I made sure I was gone all day. And I left Jacob a note asking him to leave me his key. When I got home late that night, I knew Jacob had been there—even before I looked in the office to see if his computer was gone, because I smelled remnants of him in the air.
He’d left the key on the desk.
When I tried to spell out the whole mess for Kat, she told me that even if I was unhappy with Jacob, which we both knew was a big, fat, juicy lie, it couldn’t be any worse than what I was without him. She spat me the hocker of advice I usually spit at everyone else.
“Blanca, you can’t commi
t suicide so as not to be murdered, right? That’s the worst way to die, right?”

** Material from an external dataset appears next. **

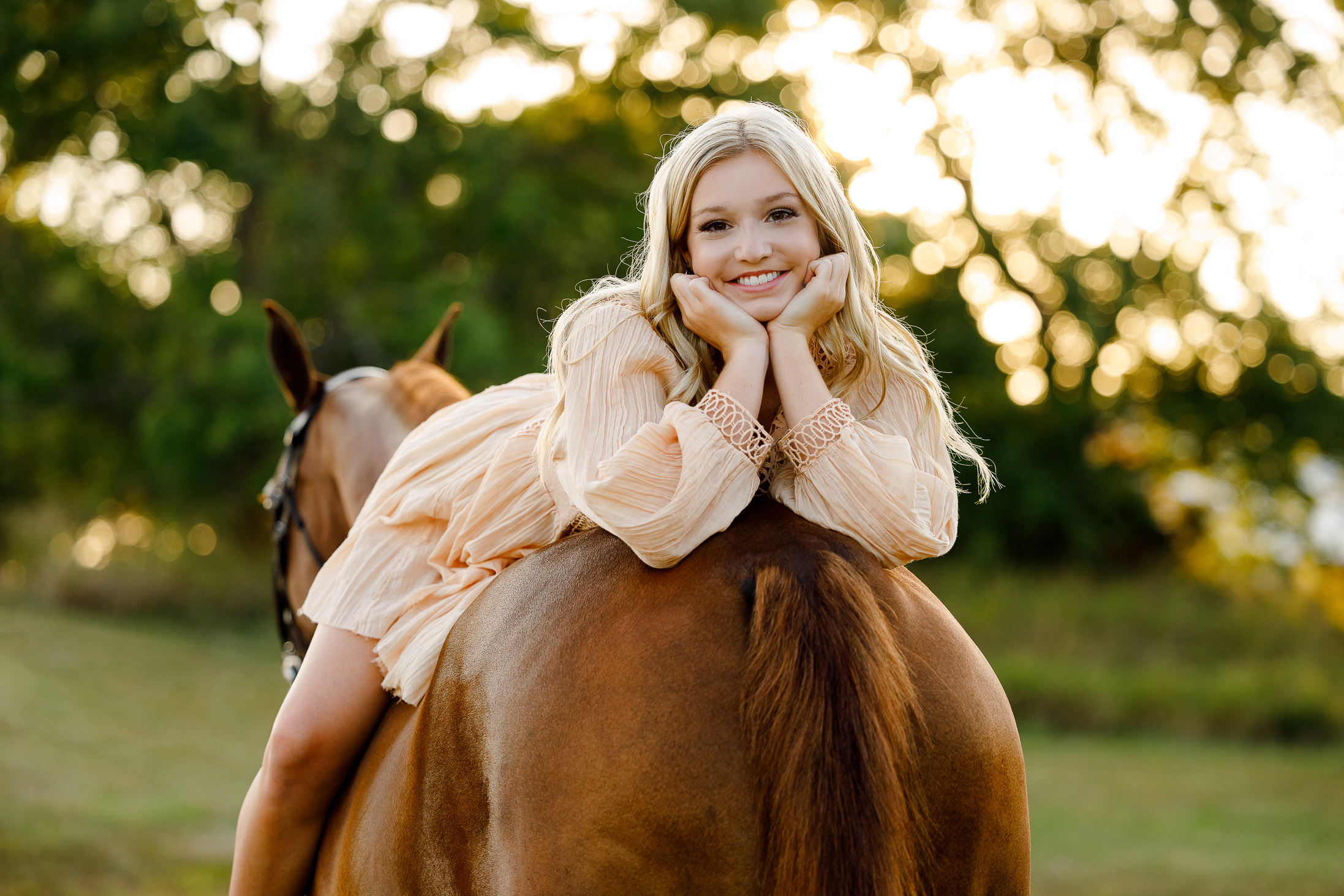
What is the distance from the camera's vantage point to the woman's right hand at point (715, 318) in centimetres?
189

It drives me crazy when people know me well enough to remind me what I believe. Kat said I had a future with Jacob. “And you’re fucking it up for no other reason than you’re a stubborn idiot who’s afraid to be happy. But if you want to be a baby about it, so be it. I didn’t want you to end up in Dogpatch or Tallahassee or wherever the hell you wanted to go anyway.”
FORTY-ONE
“Dude, where’s Henry been? I haven’t seen him in a while.”

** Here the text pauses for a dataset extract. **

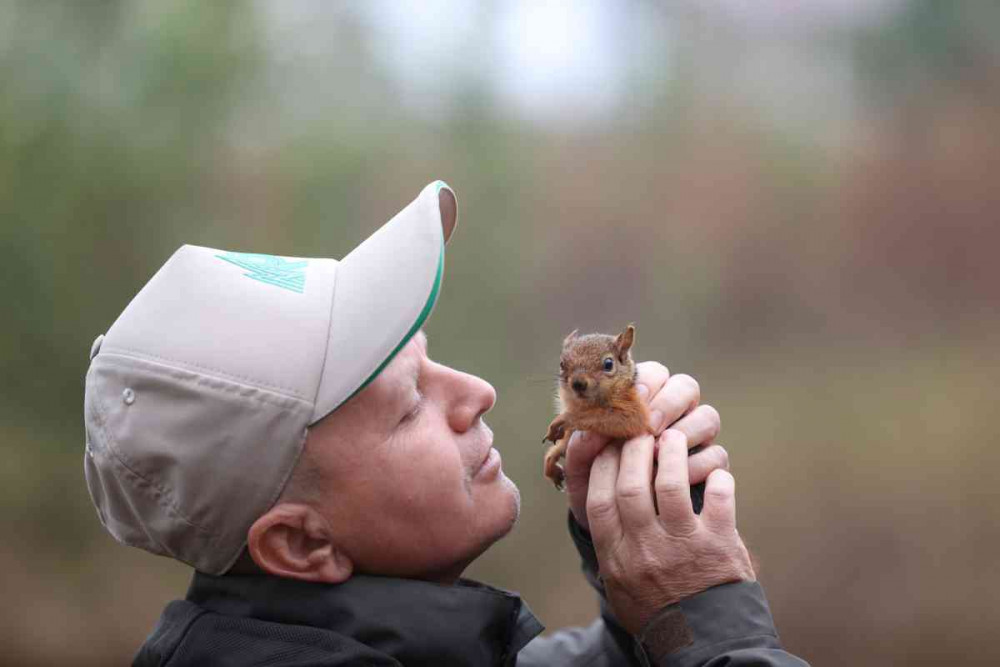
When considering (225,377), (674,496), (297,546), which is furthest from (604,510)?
(225,377)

Greg was standing in the middle of the hallway, barefoot, when I walked out my door. His feet looked like he’d been dancing in coal. He was the last person in the world I felt like talking to. I prayed to my non-existent God for the elevator to arrive as quickly as possible.
“Henry’s on assignment in Borneo. He’s writing an article on albino orangutans.”
“Right on,” Greg said. I pushed the Close Door button a dozen times. Greg’s voice echoed down the shaft. “You look really nice, by the way.”
I didn’t want to hear that. I didn’t want to look nice for the pathetic evening I was in store for—the one I blamed all on Kat. I guess you could have called it a date, but I didn’t. It was only dinner. I was having dinner with some friend of Gopal’s that I met at a cocktail party. After scheming in the corner with Kat for half the evening, the bloke walked right up to me and wouldn’t stop talking. I refer to him as a bloke because he was English, but not the cool, working-class Englishmen you see in independent films. This one talked like he hadn’t taken a shit in days. He told me all about his consulting firm, and how he liked to walk Nigel, his Rottweiler puppy, to the dog park in Laurel Canyon. He also informed me that he was allergic to penicillin. He took it once when he was a kid and his throat swelled up like a balloon.
“I almost died. Fortunately, my mother was a nurse. She gave me a shot of something, and things turned out brilliantly.”
Lucky me, I thought. Why couldn’t his mother have been a telephone operator?